Enfraquecidos pela constante inferiorização e desvalorização de seus potenciais, as vítimas desse sistema lutam por suas sobrevivências articulando associações, como se pudessem realizar formações genuinamente individuais “de dois”. Assim agem nossos pequenos simbióticos, compactuando vontades aparentemente tão iguais.
Dessa íntima relação “dois em um”, por vezes “três em um” ou mais, não podemos esperar opiniões ou desejos individuais. Até a simples escolha de uma cor ou um formato de papel passa por um filtro de olhares, que pode autorizar ou negar, antes de uma decisão final.
Os produtos que colhemos nessas condições são quase que unicamente formações estereotipadas; possivelmente pela impessoalidade dos modelos prontos.
Com o tempo, a característica sedutora da arte faz romper essas defesas, permitindo a essas crianças o prazer das descobertas e consequentemente o contato com o legítimo.
A partir desse natural fortalecimento da legitimidade, onde as particularidades de cada indivíduo são consideradas e aceitas, notamos o rompimento dessas “relações de apoio” (simbioses), dando assim inicio a construção de suas verdadeiras identidades.
Ironicamente, com o fortalecimento da auto-estima nessas crianças, a arte abandona o lugar da fragilidade sentida por elas inicialmente para se tornar um recurso de defesa frente a essa mesma sociedade que vinha dificultando as suas existências.

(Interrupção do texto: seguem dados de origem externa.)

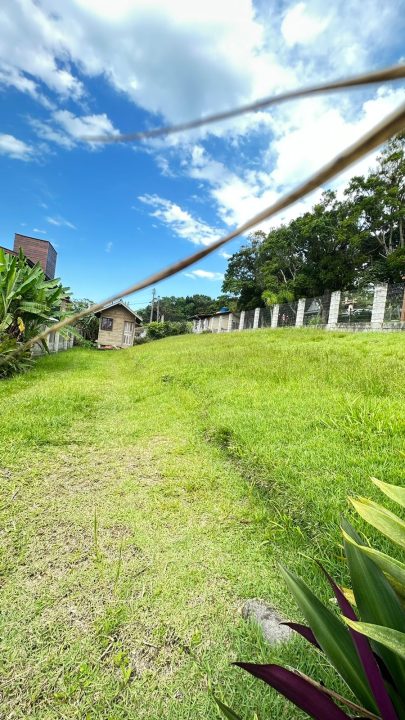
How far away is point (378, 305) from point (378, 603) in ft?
52.0

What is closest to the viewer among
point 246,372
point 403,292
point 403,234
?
point 246,372

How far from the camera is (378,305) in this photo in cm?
1489

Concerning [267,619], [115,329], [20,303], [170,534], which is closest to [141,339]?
[115,329]

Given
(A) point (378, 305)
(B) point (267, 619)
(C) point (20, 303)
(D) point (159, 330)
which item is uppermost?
(A) point (378, 305)

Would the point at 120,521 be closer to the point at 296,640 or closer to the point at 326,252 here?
the point at 296,640

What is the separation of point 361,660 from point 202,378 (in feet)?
18.5

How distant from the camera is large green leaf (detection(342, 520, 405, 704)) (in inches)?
35.2

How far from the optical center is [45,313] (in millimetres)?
8531

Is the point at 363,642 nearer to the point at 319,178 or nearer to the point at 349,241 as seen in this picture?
the point at 319,178

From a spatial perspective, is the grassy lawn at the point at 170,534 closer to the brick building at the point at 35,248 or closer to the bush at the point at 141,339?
the brick building at the point at 35,248

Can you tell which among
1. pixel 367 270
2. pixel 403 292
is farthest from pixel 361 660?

domingo, 27 de março de 2011

EXPERIÊNCIA ÚNICA

Não sei se foi a arte ou a mistura social promovida dentro do Centro cultural Banco do Brasil que trouxe mais benefícios para os nossos jovens durante aquela visita. Quem sabe os dois, já que em algum ponto arte e diversidade sempre convergem.
A verdade é que não podíamos perder aquela oportunidade. Havia muita coisa em comum para ser descoberta pelos nossos alunos nas gravuras e desenhos de Escher.
Embarcamos então no ônibus fretado pela Farmoquímica (empresa patrocinadora do projeto no Jacarezinho)rumo ao CCBB. Ao chegarmos lá, as salas de exposição estavam tão cheias que tivemos que esperar no hall dos elevadores junto a um grupo de alunos de uma escola da elite carioca. Percebemos então, que ali já começava a visitação.
Os jovens do projeto pouco saem de suas comunidades, talvez por isso seus olhares pareciam ter encontrado seus pares vindos de outro planeta. Alguns minutos de exploração visual, contemplação, insegurança e por fim entraram os dois grupos quase juntos.
Já na primeira sala tentei mostrar alguns aspectos que julgo importantes na obra do artista, mas de repente percebi estava atuando como guia para pessoas que não faziam parte do projeto. Os “cabelos que balançam” de algumas alunas da tal escola, roubaram a cena do Escher e a minha consequentemente.
Calma Helio, não foi em vão! Tive que repetir várias vezes essa frase no pensamento, quase como um mantra.
Só percebi a importância daquele encontro sócio-cultural algumas horas depois. De qualquer forma, Escher não se manteve em segundo plano por muito tempo. Ufa! Nas salas seguintes ele conseguiu capturar os olhos sensíveis da galera. O encontro agora parecia ser com eles mesmos. Seus olhares iam sendo instigados para viajarem e descobrirem suas múltiplas perspectivas. A metamorfose, o dentro, o fora e a infinitude da fita de Moebius, apresentaram novos caminhos e possibilidades de transformação e conquista.
Quando voltávamos para a Farmoquímica, o lanchinho dentro do ônibus e um silêncio inesperado parecem ter ajudado a acomodar dentro deles aquela experiência única.